- Goal of the exercise -
Copy out every line in the entries below that contains the word "paved".

- Raw records -
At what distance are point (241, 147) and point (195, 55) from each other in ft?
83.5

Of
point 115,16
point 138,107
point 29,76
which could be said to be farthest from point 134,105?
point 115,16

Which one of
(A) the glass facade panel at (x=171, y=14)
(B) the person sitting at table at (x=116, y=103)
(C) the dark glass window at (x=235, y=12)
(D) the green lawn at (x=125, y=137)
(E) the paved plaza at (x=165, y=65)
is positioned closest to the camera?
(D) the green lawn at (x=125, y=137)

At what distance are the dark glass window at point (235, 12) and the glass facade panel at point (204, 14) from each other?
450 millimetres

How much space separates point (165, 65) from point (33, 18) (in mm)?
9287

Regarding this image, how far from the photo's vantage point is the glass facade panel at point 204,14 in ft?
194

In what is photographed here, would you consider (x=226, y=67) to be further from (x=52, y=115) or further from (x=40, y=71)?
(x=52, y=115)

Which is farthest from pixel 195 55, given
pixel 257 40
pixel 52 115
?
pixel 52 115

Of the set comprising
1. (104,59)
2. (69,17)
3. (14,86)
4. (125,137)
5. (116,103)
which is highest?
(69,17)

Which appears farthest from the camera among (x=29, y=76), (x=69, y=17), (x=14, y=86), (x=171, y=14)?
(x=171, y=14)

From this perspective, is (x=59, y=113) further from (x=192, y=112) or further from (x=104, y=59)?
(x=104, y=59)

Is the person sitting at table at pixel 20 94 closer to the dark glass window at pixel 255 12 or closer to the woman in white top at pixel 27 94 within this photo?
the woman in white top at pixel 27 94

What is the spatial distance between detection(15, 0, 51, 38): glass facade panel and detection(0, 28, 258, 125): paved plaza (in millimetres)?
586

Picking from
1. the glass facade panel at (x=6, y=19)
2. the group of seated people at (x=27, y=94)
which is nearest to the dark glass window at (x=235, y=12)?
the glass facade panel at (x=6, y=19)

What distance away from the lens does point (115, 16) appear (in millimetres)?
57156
---
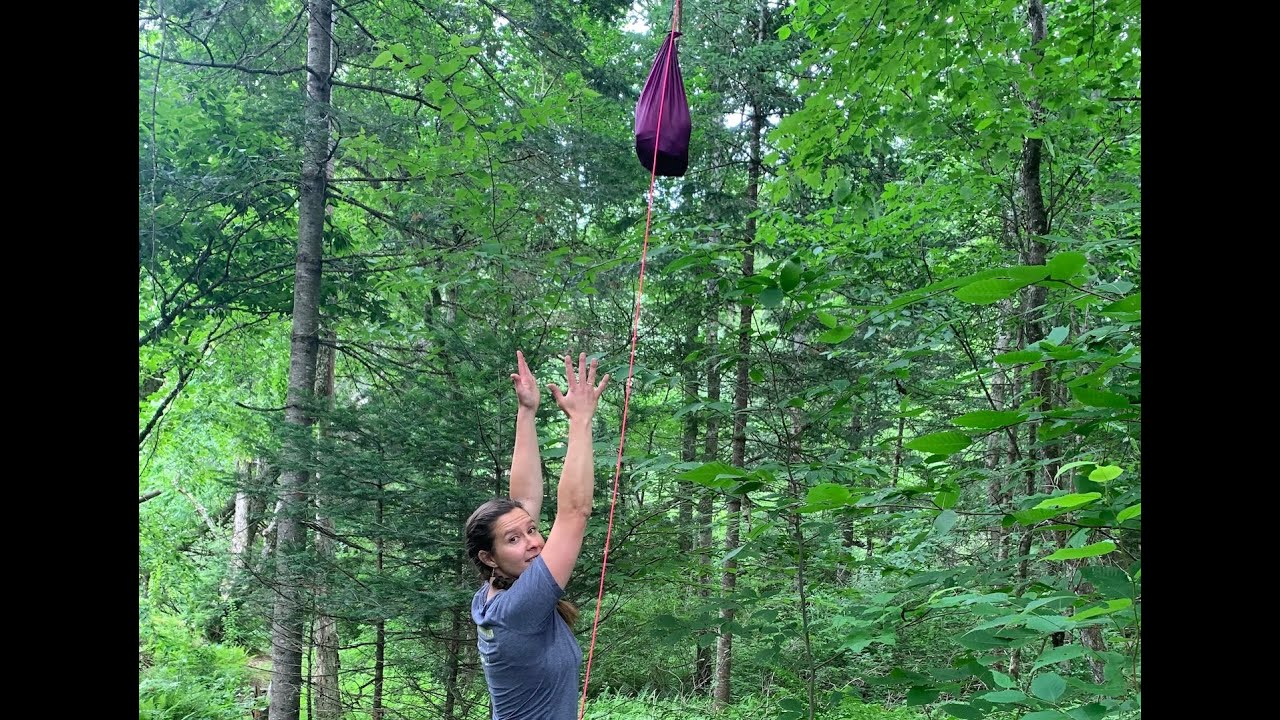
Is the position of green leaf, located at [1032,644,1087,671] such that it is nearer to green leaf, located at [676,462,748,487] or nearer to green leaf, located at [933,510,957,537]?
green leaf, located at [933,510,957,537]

- Exercise answer -
(E) the paved plaza at (x=165, y=65)
What is the spatial distance between detection(15, 0, 51, 38): glass facade panel and detection(0, 28, 258, 125): paved plaza (in millimetres)?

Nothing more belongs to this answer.